GV student engineering team seeks funding for national competition

Courtesy Photo / Sung-Hwan Joo
Members of the Grand Valley State University chapter of the ASME pose at the District B regional competition

Courtesy photo

Courtesy Photo / Sung-Hwan Joo Members of the Grand Valley State University chapter of the ASME pose at the District B regional competition

Samantha Belcher

A group of Grand Valley State University students will travel to Texas in November to compete for $3,000 in the American Society of Mechanical Engineers (ASME) national conference.

Steve Quirk, Matthew Freundl and Caitlyn Hurley worked as a team and took second place in the design competition in March during the ASME 2012 District B regional conference in Toledo, Ohio.

“We’re trying to build the name of Grand Valley engineering,” Quick said.

Wendy Reffeor, a mechanical engineering professor at GVSU, said teams who win first and second place automatically go to the national competition and are fully funded to attend by the American Society of Mechanical Engineers.

However, Reffeor said anyone who wants to participate in the national competition can, but those who did not place first or second have to fund the trip, themselves. She added not many teams go that are not funded.

“They have to have a good case to improve their performance,” she said.

But GVSU has three other teams that competed at the regional competition and hope to have a shot at nationals. Teammates and GVSU seniors Jacob Hall and Alex Hastings, along with other GVSU engineering teams, are still trying to find funding in order to go to the competition.

Hall and Hastings received third place in the design competition at regionals, where teams could compete in the design, poster, oral, technical or writing divisions.

Hall said they are trying to find funding through GVSU’s School of Engineering, the GVSU ASME student chapter and local West Michigan engineering companies.

“We want to have the ability to network with engineers from around the world [at the national competition],” Hall said, adding that he hopes to make team T-shirts with a West Michigan engineering company’s logo on it.

Hall said he could not disclose which companies he is trying to have sponsor the team at this time.

Although the three other teams are still uncertain about their future in the competition, Reffeor said GVSU’s second place team would go to the nationals even if the other teams cannot find funding.

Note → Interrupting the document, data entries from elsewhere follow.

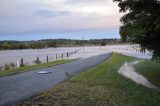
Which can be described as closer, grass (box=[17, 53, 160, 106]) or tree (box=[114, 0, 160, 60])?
grass (box=[17, 53, 160, 106])

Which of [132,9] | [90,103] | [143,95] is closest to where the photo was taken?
[90,103]

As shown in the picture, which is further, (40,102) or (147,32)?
(147,32)

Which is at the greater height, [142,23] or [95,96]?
[142,23]

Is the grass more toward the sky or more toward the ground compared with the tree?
more toward the ground

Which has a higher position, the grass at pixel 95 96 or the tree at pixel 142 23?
the tree at pixel 142 23

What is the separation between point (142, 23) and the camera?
1800 centimetres

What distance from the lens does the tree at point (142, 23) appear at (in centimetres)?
1772

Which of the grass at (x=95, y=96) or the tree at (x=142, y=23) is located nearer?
the grass at (x=95, y=96)

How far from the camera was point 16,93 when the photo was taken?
15.5m

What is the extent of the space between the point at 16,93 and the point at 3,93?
1.96ft

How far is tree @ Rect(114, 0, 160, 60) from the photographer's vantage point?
58.1ft

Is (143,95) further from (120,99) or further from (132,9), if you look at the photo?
(132,9)

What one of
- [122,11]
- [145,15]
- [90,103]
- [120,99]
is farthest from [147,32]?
[90,103]

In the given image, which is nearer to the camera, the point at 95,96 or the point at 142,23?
the point at 95,96
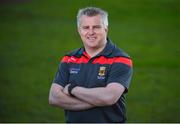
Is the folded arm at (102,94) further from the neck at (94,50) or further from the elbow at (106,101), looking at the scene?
the neck at (94,50)

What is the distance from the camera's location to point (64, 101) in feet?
12.3

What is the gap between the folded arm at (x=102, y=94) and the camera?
3.60 meters

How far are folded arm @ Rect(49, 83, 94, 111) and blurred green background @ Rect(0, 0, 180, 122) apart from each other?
286 cm

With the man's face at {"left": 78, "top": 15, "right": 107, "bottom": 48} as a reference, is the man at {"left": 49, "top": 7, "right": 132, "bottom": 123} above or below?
below

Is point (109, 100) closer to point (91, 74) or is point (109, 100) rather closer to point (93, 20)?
point (91, 74)

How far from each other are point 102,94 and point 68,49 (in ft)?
22.9

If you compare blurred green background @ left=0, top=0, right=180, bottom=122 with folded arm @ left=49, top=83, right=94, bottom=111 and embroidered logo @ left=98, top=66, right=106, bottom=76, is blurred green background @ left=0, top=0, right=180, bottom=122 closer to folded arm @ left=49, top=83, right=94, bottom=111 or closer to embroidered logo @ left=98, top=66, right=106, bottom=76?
folded arm @ left=49, top=83, right=94, bottom=111

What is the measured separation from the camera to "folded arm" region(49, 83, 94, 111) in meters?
3.65

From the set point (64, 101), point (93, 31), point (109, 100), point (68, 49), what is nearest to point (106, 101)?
point (109, 100)

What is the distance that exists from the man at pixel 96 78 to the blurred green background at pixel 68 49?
301 cm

She said although teams can have as many or as few members as they want, teams usually do not consolidate or change after the regional competition, so the three unfunded teams will not merge with the funded team.

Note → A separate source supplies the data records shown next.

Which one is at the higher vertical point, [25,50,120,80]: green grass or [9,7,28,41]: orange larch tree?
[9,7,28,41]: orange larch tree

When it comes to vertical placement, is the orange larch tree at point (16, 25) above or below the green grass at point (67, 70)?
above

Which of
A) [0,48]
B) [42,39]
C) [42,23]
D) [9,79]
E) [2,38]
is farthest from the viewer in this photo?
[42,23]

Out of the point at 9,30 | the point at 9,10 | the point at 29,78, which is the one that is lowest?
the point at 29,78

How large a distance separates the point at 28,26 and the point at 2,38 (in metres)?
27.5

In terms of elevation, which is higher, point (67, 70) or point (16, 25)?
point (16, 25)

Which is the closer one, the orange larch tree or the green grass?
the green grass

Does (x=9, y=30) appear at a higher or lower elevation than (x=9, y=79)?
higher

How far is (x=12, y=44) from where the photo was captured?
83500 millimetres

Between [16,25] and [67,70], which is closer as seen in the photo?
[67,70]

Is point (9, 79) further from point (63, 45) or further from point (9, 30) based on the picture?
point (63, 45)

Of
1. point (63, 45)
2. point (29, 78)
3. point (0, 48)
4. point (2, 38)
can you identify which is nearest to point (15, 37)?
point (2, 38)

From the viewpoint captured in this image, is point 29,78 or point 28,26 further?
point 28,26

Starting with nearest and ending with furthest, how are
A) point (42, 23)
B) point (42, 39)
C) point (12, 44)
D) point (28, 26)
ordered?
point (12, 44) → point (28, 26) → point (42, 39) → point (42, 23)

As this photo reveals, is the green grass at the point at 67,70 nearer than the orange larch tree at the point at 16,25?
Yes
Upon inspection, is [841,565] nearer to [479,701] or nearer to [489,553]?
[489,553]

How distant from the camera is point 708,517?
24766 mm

In order to receive the funding, Hall and his teammate will start from the ground up with their design, which they will present to hopeful sponsors.

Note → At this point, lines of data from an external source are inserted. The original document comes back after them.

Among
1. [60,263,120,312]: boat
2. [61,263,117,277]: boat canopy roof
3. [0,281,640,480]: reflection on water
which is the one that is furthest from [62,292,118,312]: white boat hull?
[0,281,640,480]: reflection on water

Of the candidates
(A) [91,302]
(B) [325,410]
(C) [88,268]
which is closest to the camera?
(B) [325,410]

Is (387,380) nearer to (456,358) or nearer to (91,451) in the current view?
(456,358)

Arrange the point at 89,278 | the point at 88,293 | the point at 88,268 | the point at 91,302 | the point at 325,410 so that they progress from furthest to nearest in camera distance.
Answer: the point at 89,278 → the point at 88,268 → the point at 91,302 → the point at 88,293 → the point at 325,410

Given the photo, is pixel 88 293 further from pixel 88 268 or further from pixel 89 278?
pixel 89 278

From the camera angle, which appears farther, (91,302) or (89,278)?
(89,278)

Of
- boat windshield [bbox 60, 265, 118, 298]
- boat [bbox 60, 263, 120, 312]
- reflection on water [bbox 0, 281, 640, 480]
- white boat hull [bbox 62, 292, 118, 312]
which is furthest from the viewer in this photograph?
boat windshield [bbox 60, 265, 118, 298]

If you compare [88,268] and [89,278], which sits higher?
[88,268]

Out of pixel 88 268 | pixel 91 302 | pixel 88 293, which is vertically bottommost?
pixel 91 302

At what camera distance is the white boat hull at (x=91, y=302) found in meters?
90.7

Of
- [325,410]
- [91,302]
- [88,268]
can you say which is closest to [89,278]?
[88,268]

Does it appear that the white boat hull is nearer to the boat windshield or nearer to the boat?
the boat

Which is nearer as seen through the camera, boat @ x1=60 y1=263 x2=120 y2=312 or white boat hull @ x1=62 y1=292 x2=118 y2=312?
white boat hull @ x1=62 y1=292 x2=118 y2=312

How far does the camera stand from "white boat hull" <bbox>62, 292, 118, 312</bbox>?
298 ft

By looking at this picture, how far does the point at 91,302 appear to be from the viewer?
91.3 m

“We are redesigning to make [the cars] more efficient and reliable,” Hall said.

Reffeor added that for the past three years, GVSU students have been in the top three places during the regional competition.

“I hope students take what they learned from the regional competition and use that to improve their designs so they are even more successful at the national competition,” she said.

GVSU students battled against representatives from a number of other universities at regionals, including the University of Toronto, University of Cincinnati and Saginaw Valley State University.